Scottish universities: current funding levels ‘serious sustainability problem’

Universities Scotland has released its manifesto for the next Scottish government, calling for an increase in teaching and research funds over the next five years

Universities Scotland has released its manifesto for the next Scottish government, calling for an increase in teaching and research funds over the next five years to tackle a “serious sustainability problem” in HE funding north of the border.

Voters in Scotland will go to the polls on Thursday 6 May – the Scottish National Party currently lead its opponents by double digits in the polls.

Universities Scotland called for a 13% increase in teaching funding during the next five-year parliament, costing taxpayers £93 million. Teaching funding had dropped by 13% since 2014/15, the organisation said, which “equates to £750 less invested in the education of every Scottish-domiciled undergraduate student”. This shortfall has created a “serious sustainability problem”, it said, which puts “pressure on staff-student ratios” and threatens Scottish HE’s “world-class reputation”.

The institution representing all of Scotland’s 16 universities and three higher education providers also called for increased funding to “protect an asset that enables Scotland to be a constructive, positive and green global partner”.
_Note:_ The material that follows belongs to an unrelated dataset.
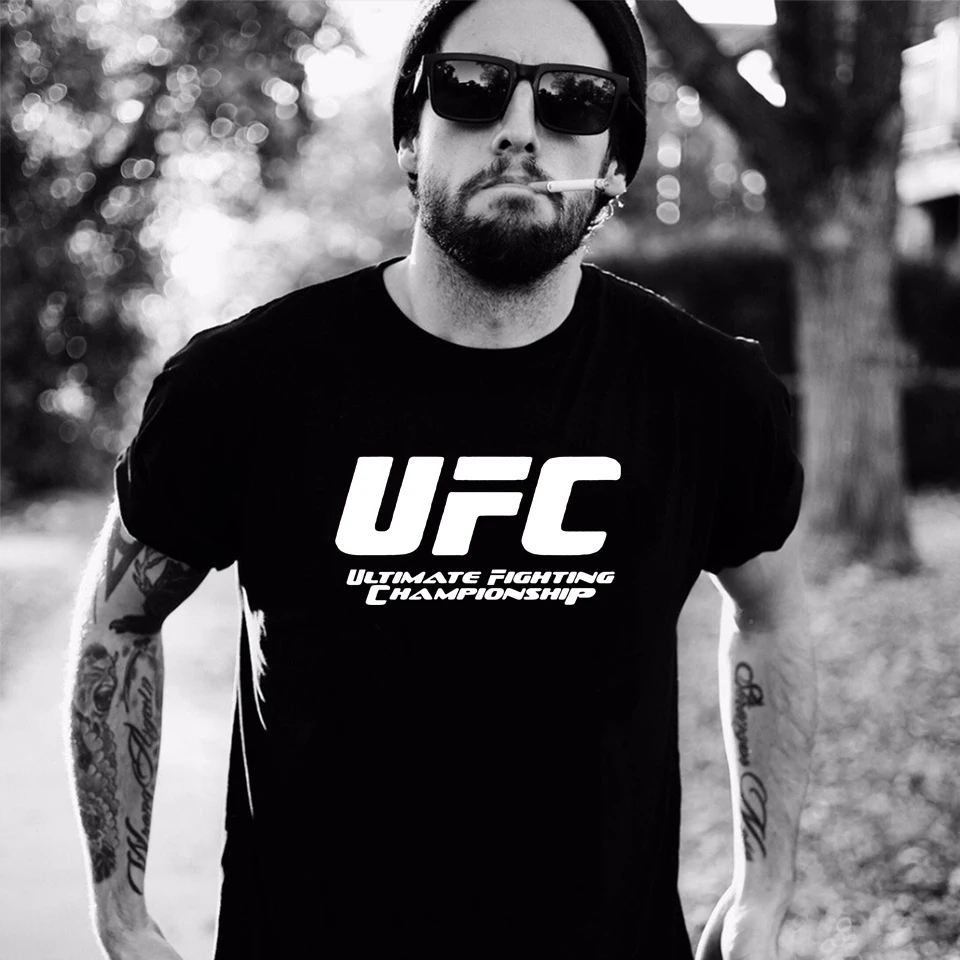 MMA UFC из хлопчатобумажной ткани с принтом Футболка коротким рукавом Для мужчин/Для женщин Повседневное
Universities Scotland wants the next parliament to review the grant model for part-time study and double capacity for “short upskilling and reskilling courses” for mature students. To do this, it suggests doubling the fund for short reskilling courses to £13.2 million. Grant funding should include those who are recently redundant but wouldn’t currently qualify for support, which is not available to those that earned more than £25,000 in the previous financial year, it added.

Loans available for Scottish-domiciled students for postgraduate study should rise to £14,000, the manifesto said, in line with England and Wales, currently set at £11,222 and £17,489 respectively. Larger loans would lower barriers for disadvantaged students who may struggle to cover the living costs associated with studying, the manifesto explained.

The organisation said Scotland lacked a commitment to increase research spending like the one set by the UK government that seeks to boost investment to 2.4% of UK GDP by 2027. It suggested topping up the research excellence grant by £50 million in 2020/21 to “restore the 17% real-terms funding erosion” since 2014/15.

Following the UK’s exit from the European Union Erasmus+ scheme, Universities Scotland called for a fund a new scholarship programme “of at least £7 million annually” to attract international students to the country. The Turing Scheme only funds outward, not inbound, student exchanges.